Scene question records

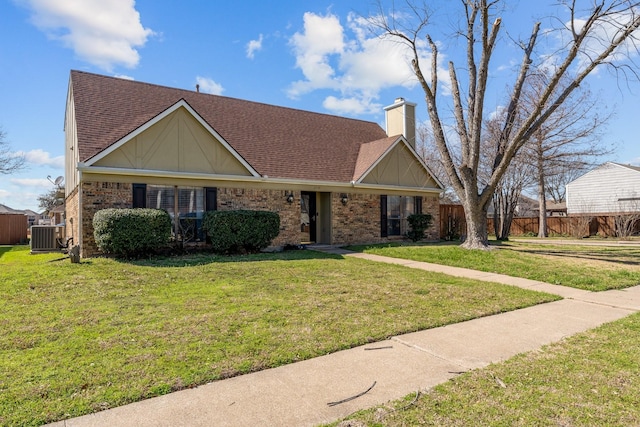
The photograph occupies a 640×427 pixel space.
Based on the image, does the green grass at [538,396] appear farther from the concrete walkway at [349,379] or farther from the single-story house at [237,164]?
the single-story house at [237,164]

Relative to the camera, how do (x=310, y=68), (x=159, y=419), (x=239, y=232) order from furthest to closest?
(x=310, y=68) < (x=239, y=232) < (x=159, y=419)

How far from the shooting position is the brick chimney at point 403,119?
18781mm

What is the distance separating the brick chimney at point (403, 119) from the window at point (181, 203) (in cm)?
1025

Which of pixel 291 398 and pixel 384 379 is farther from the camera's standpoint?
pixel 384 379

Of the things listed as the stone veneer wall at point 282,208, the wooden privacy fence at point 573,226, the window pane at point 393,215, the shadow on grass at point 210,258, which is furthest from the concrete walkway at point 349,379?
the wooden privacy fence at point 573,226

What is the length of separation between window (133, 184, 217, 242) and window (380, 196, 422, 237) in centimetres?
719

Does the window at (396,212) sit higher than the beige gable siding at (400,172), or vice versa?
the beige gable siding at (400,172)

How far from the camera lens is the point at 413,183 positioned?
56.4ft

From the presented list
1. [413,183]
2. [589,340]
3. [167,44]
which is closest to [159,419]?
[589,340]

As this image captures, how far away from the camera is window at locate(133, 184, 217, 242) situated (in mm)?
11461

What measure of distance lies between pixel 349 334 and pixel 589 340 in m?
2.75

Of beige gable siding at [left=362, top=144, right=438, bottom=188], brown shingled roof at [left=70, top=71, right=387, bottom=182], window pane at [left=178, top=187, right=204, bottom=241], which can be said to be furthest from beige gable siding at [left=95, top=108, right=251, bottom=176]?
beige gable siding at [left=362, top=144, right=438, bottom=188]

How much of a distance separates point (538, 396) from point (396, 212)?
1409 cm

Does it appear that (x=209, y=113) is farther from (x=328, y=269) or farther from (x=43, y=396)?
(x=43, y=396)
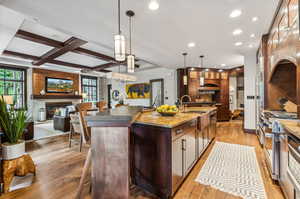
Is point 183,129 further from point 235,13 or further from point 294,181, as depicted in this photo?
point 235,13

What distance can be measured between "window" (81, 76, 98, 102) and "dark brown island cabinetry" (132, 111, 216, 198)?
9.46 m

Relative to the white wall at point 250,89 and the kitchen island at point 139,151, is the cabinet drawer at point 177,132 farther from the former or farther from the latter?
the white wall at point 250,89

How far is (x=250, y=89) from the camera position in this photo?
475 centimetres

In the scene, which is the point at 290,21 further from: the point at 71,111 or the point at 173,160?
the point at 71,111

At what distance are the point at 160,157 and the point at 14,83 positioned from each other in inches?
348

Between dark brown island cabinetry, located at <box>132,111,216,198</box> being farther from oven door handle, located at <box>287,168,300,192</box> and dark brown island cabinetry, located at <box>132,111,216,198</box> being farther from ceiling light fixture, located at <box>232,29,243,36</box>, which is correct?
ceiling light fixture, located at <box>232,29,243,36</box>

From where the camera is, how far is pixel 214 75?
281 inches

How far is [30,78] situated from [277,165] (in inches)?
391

* * *

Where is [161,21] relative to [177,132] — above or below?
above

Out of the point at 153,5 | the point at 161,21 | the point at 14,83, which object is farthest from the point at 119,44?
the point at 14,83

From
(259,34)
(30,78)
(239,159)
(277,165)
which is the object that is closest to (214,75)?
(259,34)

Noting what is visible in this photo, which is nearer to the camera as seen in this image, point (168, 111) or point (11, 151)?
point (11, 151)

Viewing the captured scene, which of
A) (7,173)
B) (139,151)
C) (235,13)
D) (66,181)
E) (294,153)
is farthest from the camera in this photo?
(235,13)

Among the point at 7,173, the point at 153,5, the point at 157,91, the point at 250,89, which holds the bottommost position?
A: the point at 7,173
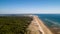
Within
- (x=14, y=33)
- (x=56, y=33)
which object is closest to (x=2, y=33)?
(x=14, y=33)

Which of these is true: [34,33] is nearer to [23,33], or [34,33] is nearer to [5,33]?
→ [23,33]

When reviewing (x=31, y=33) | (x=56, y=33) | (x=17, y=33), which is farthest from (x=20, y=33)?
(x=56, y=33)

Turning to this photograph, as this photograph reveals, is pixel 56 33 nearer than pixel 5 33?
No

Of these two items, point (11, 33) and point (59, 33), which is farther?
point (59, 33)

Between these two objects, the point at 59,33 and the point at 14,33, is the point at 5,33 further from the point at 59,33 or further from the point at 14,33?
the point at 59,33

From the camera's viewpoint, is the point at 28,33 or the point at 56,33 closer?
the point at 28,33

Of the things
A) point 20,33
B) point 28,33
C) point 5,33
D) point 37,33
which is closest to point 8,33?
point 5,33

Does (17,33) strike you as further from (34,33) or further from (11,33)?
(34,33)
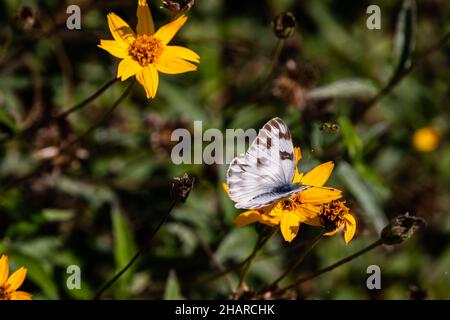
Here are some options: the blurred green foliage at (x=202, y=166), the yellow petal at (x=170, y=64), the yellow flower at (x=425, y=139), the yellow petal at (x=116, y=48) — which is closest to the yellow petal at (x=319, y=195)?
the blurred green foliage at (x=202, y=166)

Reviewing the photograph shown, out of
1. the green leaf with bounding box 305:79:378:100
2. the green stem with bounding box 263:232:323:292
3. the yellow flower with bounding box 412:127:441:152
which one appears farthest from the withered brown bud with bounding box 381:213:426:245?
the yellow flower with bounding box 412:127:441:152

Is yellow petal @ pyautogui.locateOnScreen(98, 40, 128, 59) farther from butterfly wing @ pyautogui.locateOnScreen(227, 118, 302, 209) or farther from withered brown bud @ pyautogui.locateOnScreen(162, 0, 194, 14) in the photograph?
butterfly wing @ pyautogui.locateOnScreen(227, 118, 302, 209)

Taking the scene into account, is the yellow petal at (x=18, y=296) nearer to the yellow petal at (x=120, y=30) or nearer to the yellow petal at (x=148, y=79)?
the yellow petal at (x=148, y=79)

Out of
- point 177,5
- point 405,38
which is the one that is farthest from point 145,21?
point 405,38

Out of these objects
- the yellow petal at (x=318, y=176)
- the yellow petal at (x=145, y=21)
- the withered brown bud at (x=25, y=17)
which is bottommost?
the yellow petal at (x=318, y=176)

...

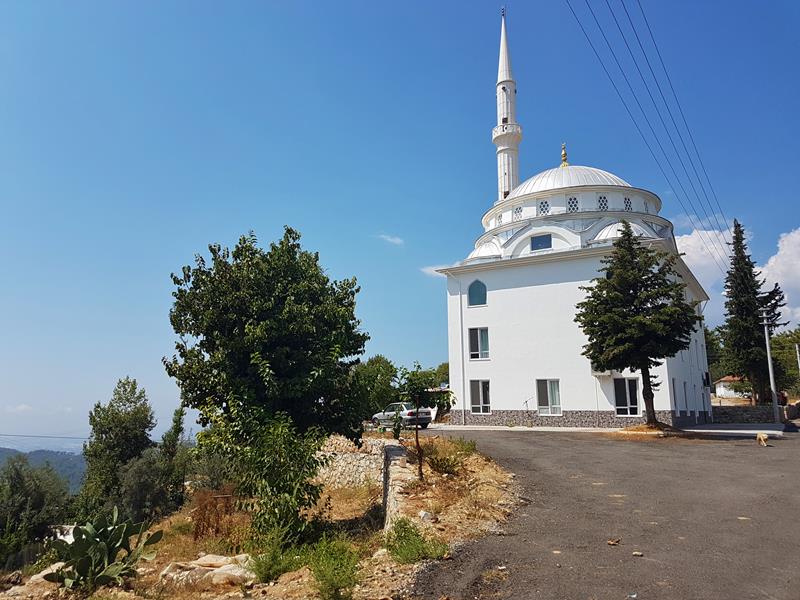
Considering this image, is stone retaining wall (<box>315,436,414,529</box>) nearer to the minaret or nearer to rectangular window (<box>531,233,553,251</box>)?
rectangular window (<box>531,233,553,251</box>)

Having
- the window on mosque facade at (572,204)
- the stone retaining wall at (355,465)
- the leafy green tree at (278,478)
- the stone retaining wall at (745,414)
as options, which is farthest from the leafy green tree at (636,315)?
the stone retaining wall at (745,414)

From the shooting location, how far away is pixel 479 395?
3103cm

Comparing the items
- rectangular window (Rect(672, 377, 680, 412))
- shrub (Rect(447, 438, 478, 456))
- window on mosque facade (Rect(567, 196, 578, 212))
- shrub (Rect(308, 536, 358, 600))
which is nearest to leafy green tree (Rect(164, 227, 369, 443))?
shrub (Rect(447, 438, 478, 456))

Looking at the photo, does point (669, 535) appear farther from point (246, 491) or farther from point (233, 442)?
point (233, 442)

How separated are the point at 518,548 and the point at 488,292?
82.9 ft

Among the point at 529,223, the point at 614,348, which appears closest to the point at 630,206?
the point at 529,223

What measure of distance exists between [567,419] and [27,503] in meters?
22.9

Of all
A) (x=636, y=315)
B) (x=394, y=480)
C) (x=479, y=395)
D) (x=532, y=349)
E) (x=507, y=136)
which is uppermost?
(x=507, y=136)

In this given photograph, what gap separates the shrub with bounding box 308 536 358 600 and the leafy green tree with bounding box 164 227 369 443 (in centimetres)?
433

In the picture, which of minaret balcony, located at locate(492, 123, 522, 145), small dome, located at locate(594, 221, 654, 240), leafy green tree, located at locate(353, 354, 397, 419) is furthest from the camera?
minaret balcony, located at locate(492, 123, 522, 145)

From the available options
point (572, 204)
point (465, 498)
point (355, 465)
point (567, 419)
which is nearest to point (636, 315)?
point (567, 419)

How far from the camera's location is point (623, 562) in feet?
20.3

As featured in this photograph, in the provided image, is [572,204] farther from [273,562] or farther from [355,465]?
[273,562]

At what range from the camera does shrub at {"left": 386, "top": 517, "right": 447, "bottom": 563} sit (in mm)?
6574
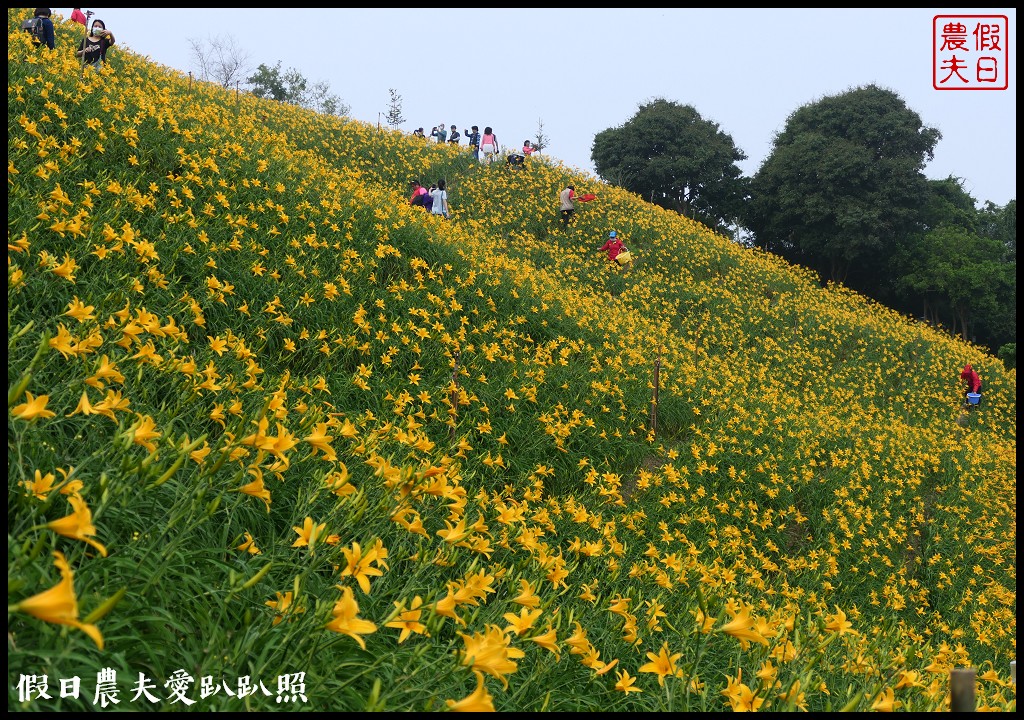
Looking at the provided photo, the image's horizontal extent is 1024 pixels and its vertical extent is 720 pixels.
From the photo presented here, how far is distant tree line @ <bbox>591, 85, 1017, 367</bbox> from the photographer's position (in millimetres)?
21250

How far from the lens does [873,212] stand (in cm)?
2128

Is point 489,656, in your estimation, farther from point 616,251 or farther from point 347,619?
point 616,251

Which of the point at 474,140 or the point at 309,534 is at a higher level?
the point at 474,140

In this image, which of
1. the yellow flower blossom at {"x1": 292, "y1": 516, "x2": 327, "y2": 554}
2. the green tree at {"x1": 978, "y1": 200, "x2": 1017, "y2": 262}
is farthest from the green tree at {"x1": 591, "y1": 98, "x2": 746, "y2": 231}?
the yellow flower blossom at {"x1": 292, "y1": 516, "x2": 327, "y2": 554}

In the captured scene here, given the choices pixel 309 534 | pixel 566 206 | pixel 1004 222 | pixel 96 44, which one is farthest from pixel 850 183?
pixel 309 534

### REQUIREMENTS:
Return every line of the records above that contains the word "butterfly", copying each line in full.

### REPLY:
Is yellow petal @ pyautogui.locateOnScreen(98, 40, 128, 59) farther from butterfly wing @ pyautogui.locateOnScreen(227, 118, 302, 209) or farther from withered brown bud @ pyautogui.locateOnScreen(162, 0, 194, 14) in the photograph?
butterfly wing @ pyautogui.locateOnScreen(227, 118, 302, 209)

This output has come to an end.